::: Provided data :::
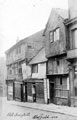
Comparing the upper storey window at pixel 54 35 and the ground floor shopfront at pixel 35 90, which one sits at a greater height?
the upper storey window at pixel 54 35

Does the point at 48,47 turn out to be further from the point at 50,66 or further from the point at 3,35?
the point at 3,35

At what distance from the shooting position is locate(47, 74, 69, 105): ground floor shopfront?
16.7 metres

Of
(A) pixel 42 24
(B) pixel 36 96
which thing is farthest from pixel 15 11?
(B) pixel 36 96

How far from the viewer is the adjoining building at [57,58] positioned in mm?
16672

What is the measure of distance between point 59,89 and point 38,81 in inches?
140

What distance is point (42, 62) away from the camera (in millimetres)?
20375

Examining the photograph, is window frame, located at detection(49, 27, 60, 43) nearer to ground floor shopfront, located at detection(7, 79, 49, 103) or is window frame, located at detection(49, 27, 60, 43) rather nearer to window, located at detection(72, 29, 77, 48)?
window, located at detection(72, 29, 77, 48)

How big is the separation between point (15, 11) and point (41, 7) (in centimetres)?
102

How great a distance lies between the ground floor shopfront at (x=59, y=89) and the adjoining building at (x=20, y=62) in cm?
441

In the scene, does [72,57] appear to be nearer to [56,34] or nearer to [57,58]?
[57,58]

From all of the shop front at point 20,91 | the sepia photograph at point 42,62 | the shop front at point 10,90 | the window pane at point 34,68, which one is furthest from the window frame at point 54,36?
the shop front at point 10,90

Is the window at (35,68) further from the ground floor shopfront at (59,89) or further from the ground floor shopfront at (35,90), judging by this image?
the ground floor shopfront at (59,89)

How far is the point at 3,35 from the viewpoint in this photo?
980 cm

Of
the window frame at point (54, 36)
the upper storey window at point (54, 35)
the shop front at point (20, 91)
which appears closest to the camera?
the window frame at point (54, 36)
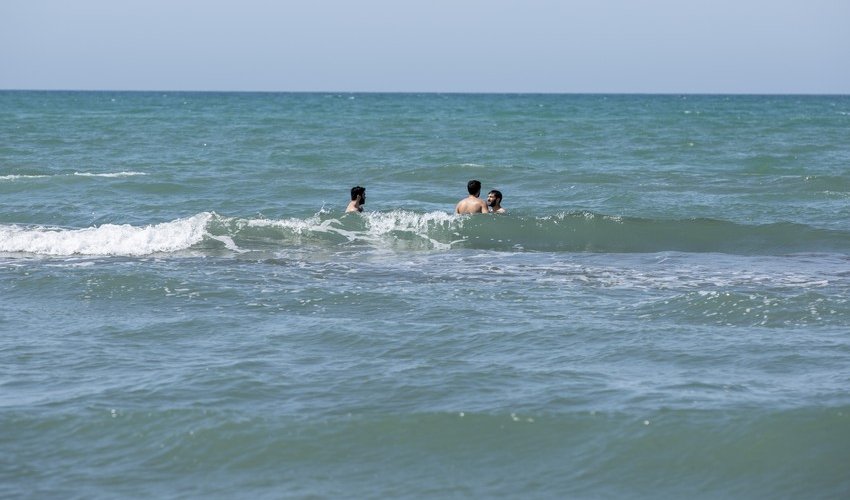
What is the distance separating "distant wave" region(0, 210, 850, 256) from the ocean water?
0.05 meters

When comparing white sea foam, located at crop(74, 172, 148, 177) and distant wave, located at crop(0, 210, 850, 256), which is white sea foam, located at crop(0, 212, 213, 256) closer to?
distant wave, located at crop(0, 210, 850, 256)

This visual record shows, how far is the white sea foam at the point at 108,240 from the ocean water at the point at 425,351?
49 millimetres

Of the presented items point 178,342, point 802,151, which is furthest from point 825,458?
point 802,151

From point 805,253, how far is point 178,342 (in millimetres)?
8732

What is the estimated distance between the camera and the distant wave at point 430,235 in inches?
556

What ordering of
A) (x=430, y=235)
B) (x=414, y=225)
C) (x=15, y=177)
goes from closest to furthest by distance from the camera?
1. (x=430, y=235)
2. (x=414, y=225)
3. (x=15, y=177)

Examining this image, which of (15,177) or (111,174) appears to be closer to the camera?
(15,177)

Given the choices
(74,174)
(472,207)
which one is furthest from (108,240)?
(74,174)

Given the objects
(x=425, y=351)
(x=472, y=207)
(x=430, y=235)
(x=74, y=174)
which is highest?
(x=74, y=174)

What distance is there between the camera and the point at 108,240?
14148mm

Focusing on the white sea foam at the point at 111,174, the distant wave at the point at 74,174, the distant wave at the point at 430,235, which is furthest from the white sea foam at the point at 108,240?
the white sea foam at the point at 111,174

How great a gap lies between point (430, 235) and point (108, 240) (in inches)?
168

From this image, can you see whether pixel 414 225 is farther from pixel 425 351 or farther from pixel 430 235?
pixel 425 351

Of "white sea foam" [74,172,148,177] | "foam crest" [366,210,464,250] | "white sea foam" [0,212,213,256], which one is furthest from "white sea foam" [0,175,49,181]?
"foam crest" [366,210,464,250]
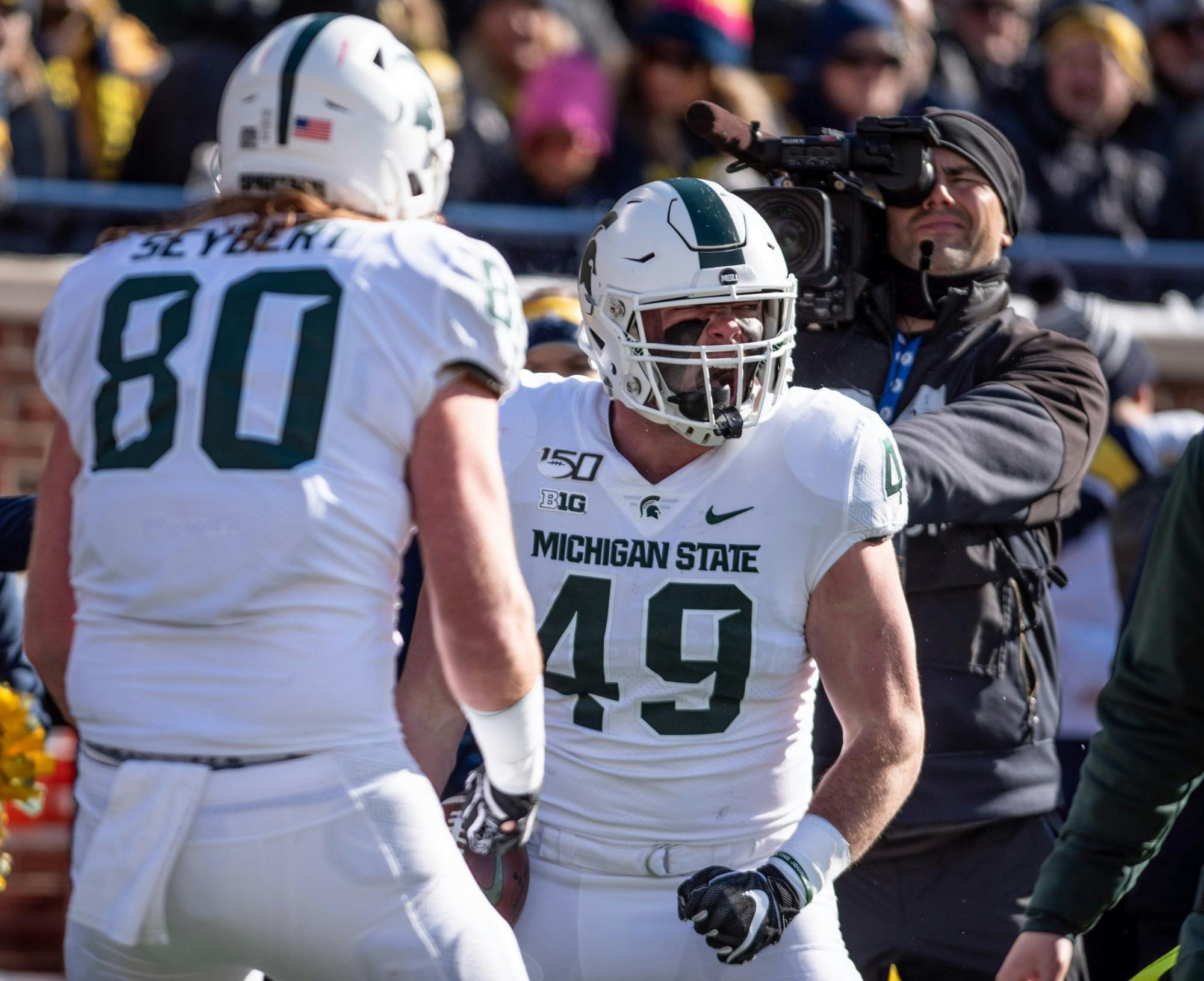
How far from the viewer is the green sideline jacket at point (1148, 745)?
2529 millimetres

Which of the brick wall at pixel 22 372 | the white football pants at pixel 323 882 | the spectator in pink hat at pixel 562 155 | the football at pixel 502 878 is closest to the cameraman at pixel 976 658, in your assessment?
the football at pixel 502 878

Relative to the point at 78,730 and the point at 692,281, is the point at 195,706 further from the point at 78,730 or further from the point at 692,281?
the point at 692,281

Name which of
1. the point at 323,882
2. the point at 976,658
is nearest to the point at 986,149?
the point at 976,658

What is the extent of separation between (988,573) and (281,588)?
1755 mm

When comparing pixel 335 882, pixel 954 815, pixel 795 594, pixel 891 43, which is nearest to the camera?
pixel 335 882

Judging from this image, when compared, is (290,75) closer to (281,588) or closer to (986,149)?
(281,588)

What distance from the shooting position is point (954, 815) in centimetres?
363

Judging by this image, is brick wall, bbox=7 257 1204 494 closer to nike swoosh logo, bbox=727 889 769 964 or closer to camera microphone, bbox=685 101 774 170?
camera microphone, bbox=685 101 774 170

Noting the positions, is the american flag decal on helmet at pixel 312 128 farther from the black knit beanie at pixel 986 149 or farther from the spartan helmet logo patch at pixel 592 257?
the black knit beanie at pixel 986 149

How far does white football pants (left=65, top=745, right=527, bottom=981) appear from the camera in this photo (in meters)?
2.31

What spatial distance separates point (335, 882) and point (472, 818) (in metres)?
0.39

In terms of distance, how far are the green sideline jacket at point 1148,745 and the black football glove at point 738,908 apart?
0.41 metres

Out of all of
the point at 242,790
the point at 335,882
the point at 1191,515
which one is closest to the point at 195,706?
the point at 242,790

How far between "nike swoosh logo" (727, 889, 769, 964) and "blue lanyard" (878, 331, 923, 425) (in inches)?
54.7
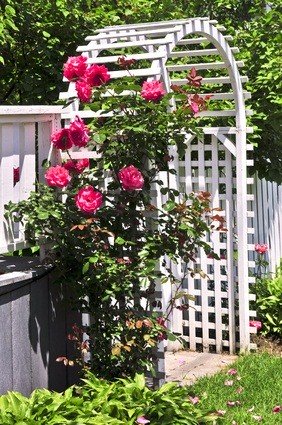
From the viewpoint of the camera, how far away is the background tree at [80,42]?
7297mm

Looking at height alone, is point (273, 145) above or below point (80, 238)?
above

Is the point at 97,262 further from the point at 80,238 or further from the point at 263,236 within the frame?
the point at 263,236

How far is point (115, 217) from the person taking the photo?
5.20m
:::
::: Provided data :::
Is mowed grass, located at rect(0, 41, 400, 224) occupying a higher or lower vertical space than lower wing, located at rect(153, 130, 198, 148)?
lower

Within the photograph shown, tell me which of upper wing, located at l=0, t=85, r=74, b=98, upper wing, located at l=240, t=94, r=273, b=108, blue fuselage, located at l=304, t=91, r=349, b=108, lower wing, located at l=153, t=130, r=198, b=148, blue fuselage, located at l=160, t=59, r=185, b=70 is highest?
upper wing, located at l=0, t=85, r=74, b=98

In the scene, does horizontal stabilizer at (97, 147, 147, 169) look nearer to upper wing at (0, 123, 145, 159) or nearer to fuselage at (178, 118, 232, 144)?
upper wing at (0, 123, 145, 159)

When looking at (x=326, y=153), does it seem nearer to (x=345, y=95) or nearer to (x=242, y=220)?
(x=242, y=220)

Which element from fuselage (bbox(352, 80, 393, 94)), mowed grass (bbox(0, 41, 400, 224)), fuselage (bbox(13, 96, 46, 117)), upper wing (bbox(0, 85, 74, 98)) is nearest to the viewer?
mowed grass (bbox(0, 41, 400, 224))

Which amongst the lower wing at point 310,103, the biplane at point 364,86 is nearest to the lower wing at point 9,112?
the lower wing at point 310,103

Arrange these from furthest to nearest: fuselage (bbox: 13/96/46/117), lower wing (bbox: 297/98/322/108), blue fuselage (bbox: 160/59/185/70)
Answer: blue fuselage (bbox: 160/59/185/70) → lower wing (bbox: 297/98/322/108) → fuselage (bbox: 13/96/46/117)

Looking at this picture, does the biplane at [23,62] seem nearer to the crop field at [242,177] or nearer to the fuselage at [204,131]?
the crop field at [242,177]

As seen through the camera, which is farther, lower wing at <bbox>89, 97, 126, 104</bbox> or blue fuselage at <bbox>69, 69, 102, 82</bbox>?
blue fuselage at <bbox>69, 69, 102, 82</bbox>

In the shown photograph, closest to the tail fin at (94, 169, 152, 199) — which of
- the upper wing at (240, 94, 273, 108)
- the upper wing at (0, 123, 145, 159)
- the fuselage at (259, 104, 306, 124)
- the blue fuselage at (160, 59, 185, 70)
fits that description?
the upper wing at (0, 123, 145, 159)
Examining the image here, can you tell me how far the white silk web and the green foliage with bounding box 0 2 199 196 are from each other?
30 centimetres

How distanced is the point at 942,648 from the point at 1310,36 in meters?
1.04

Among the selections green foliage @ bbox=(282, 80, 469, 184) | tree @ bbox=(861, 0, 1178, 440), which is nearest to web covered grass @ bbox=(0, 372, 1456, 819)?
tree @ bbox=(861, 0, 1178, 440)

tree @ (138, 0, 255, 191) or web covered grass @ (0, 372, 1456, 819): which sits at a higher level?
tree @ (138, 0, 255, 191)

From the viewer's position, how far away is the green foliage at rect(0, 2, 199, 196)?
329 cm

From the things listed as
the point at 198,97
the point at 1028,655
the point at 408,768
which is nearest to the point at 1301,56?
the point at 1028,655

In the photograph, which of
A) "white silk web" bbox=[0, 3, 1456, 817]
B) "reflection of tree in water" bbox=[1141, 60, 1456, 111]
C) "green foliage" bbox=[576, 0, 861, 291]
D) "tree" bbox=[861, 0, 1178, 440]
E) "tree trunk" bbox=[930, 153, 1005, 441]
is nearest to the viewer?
:::
::: Provided data :::
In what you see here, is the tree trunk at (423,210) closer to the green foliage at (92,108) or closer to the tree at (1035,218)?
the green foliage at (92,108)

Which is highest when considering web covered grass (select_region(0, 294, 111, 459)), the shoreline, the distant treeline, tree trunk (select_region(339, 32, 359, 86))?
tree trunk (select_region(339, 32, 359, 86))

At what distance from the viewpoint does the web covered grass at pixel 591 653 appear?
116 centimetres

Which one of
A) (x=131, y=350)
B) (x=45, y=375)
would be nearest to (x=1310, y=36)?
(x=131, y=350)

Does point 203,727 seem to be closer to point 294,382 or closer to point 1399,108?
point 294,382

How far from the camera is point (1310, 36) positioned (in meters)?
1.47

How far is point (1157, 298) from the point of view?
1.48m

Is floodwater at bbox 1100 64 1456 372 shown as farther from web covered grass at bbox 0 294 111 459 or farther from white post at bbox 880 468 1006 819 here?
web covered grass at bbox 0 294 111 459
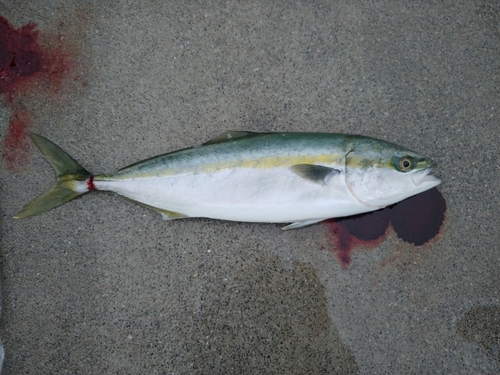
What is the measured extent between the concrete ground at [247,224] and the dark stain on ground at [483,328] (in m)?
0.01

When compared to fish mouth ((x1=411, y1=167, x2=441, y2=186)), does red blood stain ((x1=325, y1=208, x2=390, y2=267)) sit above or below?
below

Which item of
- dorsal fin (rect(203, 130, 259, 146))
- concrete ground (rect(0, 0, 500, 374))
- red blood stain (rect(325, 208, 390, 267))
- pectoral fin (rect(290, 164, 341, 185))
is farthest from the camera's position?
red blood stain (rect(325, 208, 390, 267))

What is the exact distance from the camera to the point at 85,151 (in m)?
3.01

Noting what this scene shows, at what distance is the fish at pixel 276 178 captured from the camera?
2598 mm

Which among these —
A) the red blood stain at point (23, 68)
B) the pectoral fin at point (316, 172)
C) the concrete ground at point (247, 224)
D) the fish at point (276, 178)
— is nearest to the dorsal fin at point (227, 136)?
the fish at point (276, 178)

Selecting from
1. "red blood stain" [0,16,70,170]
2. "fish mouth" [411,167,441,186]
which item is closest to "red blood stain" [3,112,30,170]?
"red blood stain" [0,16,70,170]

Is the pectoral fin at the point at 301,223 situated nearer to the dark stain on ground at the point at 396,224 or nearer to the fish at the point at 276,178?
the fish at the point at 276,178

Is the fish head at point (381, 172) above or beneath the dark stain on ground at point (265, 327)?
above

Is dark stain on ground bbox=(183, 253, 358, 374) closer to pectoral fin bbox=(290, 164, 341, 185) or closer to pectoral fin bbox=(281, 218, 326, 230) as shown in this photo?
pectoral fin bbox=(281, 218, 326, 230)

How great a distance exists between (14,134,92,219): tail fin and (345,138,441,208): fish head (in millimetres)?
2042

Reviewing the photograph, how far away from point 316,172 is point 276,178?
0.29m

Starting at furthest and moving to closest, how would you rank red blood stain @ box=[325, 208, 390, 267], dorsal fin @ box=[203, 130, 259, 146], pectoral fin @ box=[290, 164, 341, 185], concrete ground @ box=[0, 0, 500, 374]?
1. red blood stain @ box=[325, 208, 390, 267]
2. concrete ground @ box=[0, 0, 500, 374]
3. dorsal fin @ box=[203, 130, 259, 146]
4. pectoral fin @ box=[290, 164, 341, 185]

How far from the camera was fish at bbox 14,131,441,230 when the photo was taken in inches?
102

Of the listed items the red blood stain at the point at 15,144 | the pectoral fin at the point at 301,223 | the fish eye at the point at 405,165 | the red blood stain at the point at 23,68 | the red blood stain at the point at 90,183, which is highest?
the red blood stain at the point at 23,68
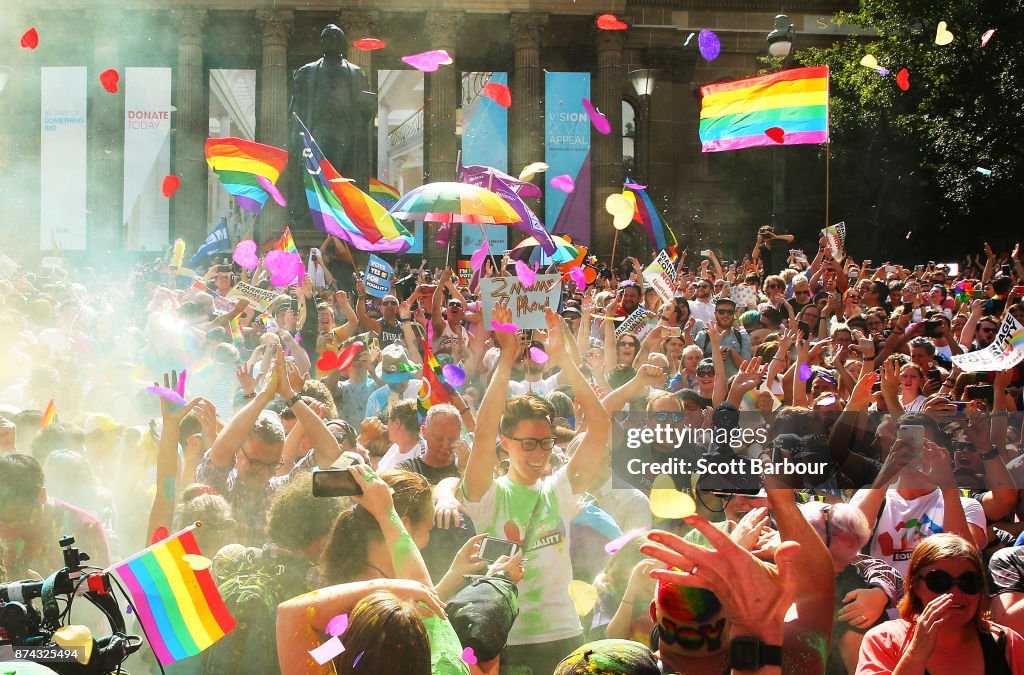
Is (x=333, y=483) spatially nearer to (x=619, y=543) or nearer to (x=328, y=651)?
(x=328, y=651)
:::
#### Aim
How many lines in the records above contain the string "compared"? Case counts. Reply with the number alone.

#### The reply
2